This repository is for maintanance/enhancements to the software accompanying this publication:
Anton Valouev, David C. Schwartz, Shiguo Zhou, and Michael S. Waterman. "An algorithm for assembly of ordered restriction maps from single DNA molecules" October 24, 2006. PNAS. no. 43 www.pnas.org/cgi/doi/10.1073/pnas.0604040103 vol. 103
This tool doesn't quite take the output of the aligner.

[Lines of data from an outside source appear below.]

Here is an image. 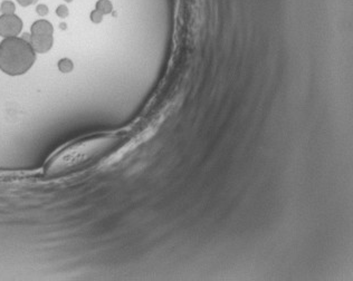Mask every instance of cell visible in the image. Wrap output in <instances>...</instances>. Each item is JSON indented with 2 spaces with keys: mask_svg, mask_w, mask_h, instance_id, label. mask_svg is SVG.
I'll return each instance as SVG.
<instances>
[{
  "mask_svg": "<svg viewBox=\"0 0 353 281\" xmlns=\"http://www.w3.org/2000/svg\"><path fill=\"white\" fill-rule=\"evenodd\" d=\"M57 67L61 73L68 74L74 70V63L72 59L65 57V58H62L61 60H59L57 64Z\"/></svg>",
  "mask_w": 353,
  "mask_h": 281,
  "instance_id": "obj_5",
  "label": "cell"
},
{
  "mask_svg": "<svg viewBox=\"0 0 353 281\" xmlns=\"http://www.w3.org/2000/svg\"><path fill=\"white\" fill-rule=\"evenodd\" d=\"M29 44L33 47L35 53L44 54L50 50L53 47L54 38L53 35H31L30 34V42Z\"/></svg>",
  "mask_w": 353,
  "mask_h": 281,
  "instance_id": "obj_3",
  "label": "cell"
},
{
  "mask_svg": "<svg viewBox=\"0 0 353 281\" xmlns=\"http://www.w3.org/2000/svg\"><path fill=\"white\" fill-rule=\"evenodd\" d=\"M91 20L94 23H101L103 20V14L101 13V11H99L98 9L93 10V11H92V14H91Z\"/></svg>",
  "mask_w": 353,
  "mask_h": 281,
  "instance_id": "obj_9",
  "label": "cell"
},
{
  "mask_svg": "<svg viewBox=\"0 0 353 281\" xmlns=\"http://www.w3.org/2000/svg\"><path fill=\"white\" fill-rule=\"evenodd\" d=\"M96 9L101 11L103 15L110 14L112 11V3L109 0H99V1L96 2Z\"/></svg>",
  "mask_w": 353,
  "mask_h": 281,
  "instance_id": "obj_7",
  "label": "cell"
},
{
  "mask_svg": "<svg viewBox=\"0 0 353 281\" xmlns=\"http://www.w3.org/2000/svg\"><path fill=\"white\" fill-rule=\"evenodd\" d=\"M17 2L23 7H28V6L33 5V3L35 2V0H17Z\"/></svg>",
  "mask_w": 353,
  "mask_h": 281,
  "instance_id": "obj_11",
  "label": "cell"
},
{
  "mask_svg": "<svg viewBox=\"0 0 353 281\" xmlns=\"http://www.w3.org/2000/svg\"><path fill=\"white\" fill-rule=\"evenodd\" d=\"M54 27L51 23L45 19H39L31 25V35H53Z\"/></svg>",
  "mask_w": 353,
  "mask_h": 281,
  "instance_id": "obj_4",
  "label": "cell"
},
{
  "mask_svg": "<svg viewBox=\"0 0 353 281\" xmlns=\"http://www.w3.org/2000/svg\"><path fill=\"white\" fill-rule=\"evenodd\" d=\"M36 53L33 47L22 37L3 38L0 44V70L10 76L27 73L33 67Z\"/></svg>",
  "mask_w": 353,
  "mask_h": 281,
  "instance_id": "obj_1",
  "label": "cell"
},
{
  "mask_svg": "<svg viewBox=\"0 0 353 281\" xmlns=\"http://www.w3.org/2000/svg\"><path fill=\"white\" fill-rule=\"evenodd\" d=\"M23 30V20L17 15L0 16V36L3 38L17 37Z\"/></svg>",
  "mask_w": 353,
  "mask_h": 281,
  "instance_id": "obj_2",
  "label": "cell"
},
{
  "mask_svg": "<svg viewBox=\"0 0 353 281\" xmlns=\"http://www.w3.org/2000/svg\"><path fill=\"white\" fill-rule=\"evenodd\" d=\"M56 15L58 16L59 18H66L68 15H70V10L66 5H59L56 8Z\"/></svg>",
  "mask_w": 353,
  "mask_h": 281,
  "instance_id": "obj_8",
  "label": "cell"
},
{
  "mask_svg": "<svg viewBox=\"0 0 353 281\" xmlns=\"http://www.w3.org/2000/svg\"><path fill=\"white\" fill-rule=\"evenodd\" d=\"M36 13L41 16V17H45V16H47L48 13H50V9H48V7L45 3H41V5L36 7Z\"/></svg>",
  "mask_w": 353,
  "mask_h": 281,
  "instance_id": "obj_10",
  "label": "cell"
},
{
  "mask_svg": "<svg viewBox=\"0 0 353 281\" xmlns=\"http://www.w3.org/2000/svg\"><path fill=\"white\" fill-rule=\"evenodd\" d=\"M64 1H66V2H72V0H64Z\"/></svg>",
  "mask_w": 353,
  "mask_h": 281,
  "instance_id": "obj_12",
  "label": "cell"
},
{
  "mask_svg": "<svg viewBox=\"0 0 353 281\" xmlns=\"http://www.w3.org/2000/svg\"><path fill=\"white\" fill-rule=\"evenodd\" d=\"M0 13L2 15H14L16 13V5L11 0H5L0 5Z\"/></svg>",
  "mask_w": 353,
  "mask_h": 281,
  "instance_id": "obj_6",
  "label": "cell"
}]
</instances>
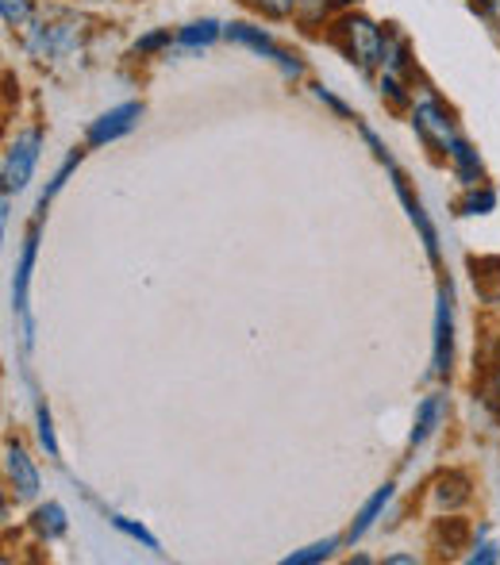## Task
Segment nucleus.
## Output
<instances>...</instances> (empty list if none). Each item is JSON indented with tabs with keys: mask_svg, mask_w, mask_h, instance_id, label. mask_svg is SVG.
<instances>
[{
	"mask_svg": "<svg viewBox=\"0 0 500 565\" xmlns=\"http://www.w3.org/2000/svg\"><path fill=\"white\" fill-rule=\"evenodd\" d=\"M381 39H385V31H381L370 15L351 12L336 23V43L343 46V54L362 70V74H370L374 66H381Z\"/></svg>",
	"mask_w": 500,
	"mask_h": 565,
	"instance_id": "obj_1",
	"label": "nucleus"
},
{
	"mask_svg": "<svg viewBox=\"0 0 500 565\" xmlns=\"http://www.w3.org/2000/svg\"><path fill=\"white\" fill-rule=\"evenodd\" d=\"M39 150H43V131L39 127H28L20 131L4 150V162H0V178H4V193H20L28 189L31 173H35V162H39Z\"/></svg>",
	"mask_w": 500,
	"mask_h": 565,
	"instance_id": "obj_2",
	"label": "nucleus"
},
{
	"mask_svg": "<svg viewBox=\"0 0 500 565\" xmlns=\"http://www.w3.org/2000/svg\"><path fill=\"white\" fill-rule=\"evenodd\" d=\"M412 127H416V135L427 142V147L443 150V154H447V147L458 139L455 119H450V113L432 97V93H424V97L412 100Z\"/></svg>",
	"mask_w": 500,
	"mask_h": 565,
	"instance_id": "obj_3",
	"label": "nucleus"
},
{
	"mask_svg": "<svg viewBox=\"0 0 500 565\" xmlns=\"http://www.w3.org/2000/svg\"><path fill=\"white\" fill-rule=\"evenodd\" d=\"M224 35L232 39V43H240V46H251V51L262 54V58H269L277 70H281V77H289V82L305 77V62H300L297 54L285 51V46H277L262 28H251V23H232V28H224Z\"/></svg>",
	"mask_w": 500,
	"mask_h": 565,
	"instance_id": "obj_4",
	"label": "nucleus"
},
{
	"mask_svg": "<svg viewBox=\"0 0 500 565\" xmlns=\"http://www.w3.org/2000/svg\"><path fill=\"white\" fill-rule=\"evenodd\" d=\"M82 39V23L66 20V23H39L31 20L28 23V54L39 62H51V58H62L70 54Z\"/></svg>",
	"mask_w": 500,
	"mask_h": 565,
	"instance_id": "obj_5",
	"label": "nucleus"
},
{
	"mask_svg": "<svg viewBox=\"0 0 500 565\" xmlns=\"http://www.w3.org/2000/svg\"><path fill=\"white\" fill-rule=\"evenodd\" d=\"M139 116H142V105H139V100H127V105L108 108L105 116H97V119L89 124V131H85V142H89V147H105V142L124 139L127 131H135Z\"/></svg>",
	"mask_w": 500,
	"mask_h": 565,
	"instance_id": "obj_6",
	"label": "nucleus"
},
{
	"mask_svg": "<svg viewBox=\"0 0 500 565\" xmlns=\"http://www.w3.org/2000/svg\"><path fill=\"white\" fill-rule=\"evenodd\" d=\"M450 358H455V308H450V289H439V305H435V350H432L435 377H447Z\"/></svg>",
	"mask_w": 500,
	"mask_h": 565,
	"instance_id": "obj_7",
	"label": "nucleus"
},
{
	"mask_svg": "<svg viewBox=\"0 0 500 565\" xmlns=\"http://www.w3.org/2000/svg\"><path fill=\"white\" fill-rule=\"evenodd\" d=\"M389 173H393V189H396V196H401V204H404V212H408V220H412V227L419 231V243H424V250H427V258H432V266H439V235H435V224L427 220V212H424V204L412 196V189H408V181L401 178V170L396 166H385Z\"/></svg>",
	"mask_w": 500,
	"mask_h": 565,
	"instance_id": "obj_8",
	"label": "nucleus"
},
{
	"mask_svg": "<svg viewBox=\"0 0 500 565\" xmlns=\"http://www.w3.org/2000/svg\"><path fill=\"white\" fill-rule=\"evenodd\" d=\"M4 477H8V489H12L20 500L39 497V469L20 443H8L4 447Z\"/></svg>",
	"mask_w": 500,
	"mask_h": 565,
	"instance_id": "obj_9",
	"label": "nucleus"
},
{
	"mask_svg": "<svg viewBox=\"0 0 500 565\" xmlns=\"http://www.w3.org/2000/svg\"><path fill=\"white\" fill-rule=\"evenodd\" d=\"M39 254V220L31 224L28 238H23L20 262H15V277H12V308L15 316H28V285H31V266H35Z\"/></svg>",
	"mask_w": 500,
	"mask_h": 565,
	"instance_id": "obj_10",
	"label": "nucleus"
},
{
	"mask_svg": "<svg viewBox=\"0 0 500 565\" xmlns=\"http://www.w3.org/2000/svg\"><path fill=\"white\" fill-rule=\"evenodd\" d=\"M447 158H450V170H455V178L462 181L466 189L481 185V181H486V166H481V154L462 139V135H458V139L447 147Z\"/></svg>",
	"mask_w": 500,
	"mask_h": 565,
	"instance_id": "obj_11",
	"label": "nucleus"
},
{
	"mask_svg": "<svg viewBox=\"0 0 500 565\" xmlns=\"http://www.w3.org/2000/svg\"><path fill=\"white\" fill-rule=\"evenodd\" d=\"M443 412H447V401L443 396H427L424 404L416 408V419H412V431H408V447H424L427 439H432L435 431H439V419Z\"/></svg>",
	"mask_w": 500,
	"mask_h": 565,
	"instance_id": "obj_12",
	"label": "nucleus"
},
{
	"mask_svg": "<svg viewBox=\"0 0 500 565\" xmlns=\"http://www.w3.org/2000/svg\"><path fill=\"white\" fill-rule=\"evenodd\" d=\"M66 527H70L66 508H62L58 500H46V504H39L35 515H31V531H35L39 539H46V543L66 535Z\"/></svg>",
	"mask_w": 500,
	"mask_h": 565,
	"instance_id": "obj_13",
	"label": "nucleus"
},
{
	"mask_svg": "<svg viewBox=\"0 0 500 565\" xmlns=\"http://www.w3.org/2000/svg\"><path fill=\"white\" fill-rule=\"evenodd\" d=\"M393 492H396V484H393V481H385V484H381V489L374 492V497H370L366 504H362V512L354 515V523H351V535H347V539H351V543H359V539L366 535V531L374 527V523L381 520V512H385V508H389V500H393Z\"/></svg>",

Two tools in the contrib directory help fill in the gaps.
Compile with g++ assmbly.cc
$ valuev_optmap_assembly/contrib/gen_skipped.py sim_ecoli_XhoI_rev.valuev sim_ecoli_XhoI_rev.ovlps sim_ecoli_XhoI_rev.skipped
$ valuev_optmap_assembly/contrib/patchin_hash_keys.py sim_ecoli_XhoI_rev.valuev sim_ecoli_XhoI_rev.ovlps sim_ecoli_XhoI_rev.ovlps.patched
$ valuev_optmap_assembly/a.out
n.b. You must modify strings in assmbly.cc to match your input/output files. For this example:
map_filename = "sim_ecoli_XhoI_rev.valuev"; // the reads
ovlp_filename = "sim_ecoli_XhoI_rev.ovlps.patched"; // the alignments with read position in the read file prefixed
comp_prefix = "sim_ecoli_XhoI_rev.contigs"; // the output filename prefix,
skipped_maps_file_name = "sim_ecoli_XhoI_rev.skipped"; // reads not found in any alignment, assumed to be chimera
I was able to simulate a set of ecoli read, align it with the overlap aligner "ovlp", assemble it with this tool, and then align the assembly back to an in silico digest of the reference genome with the "fit" aligner in the aligner repo.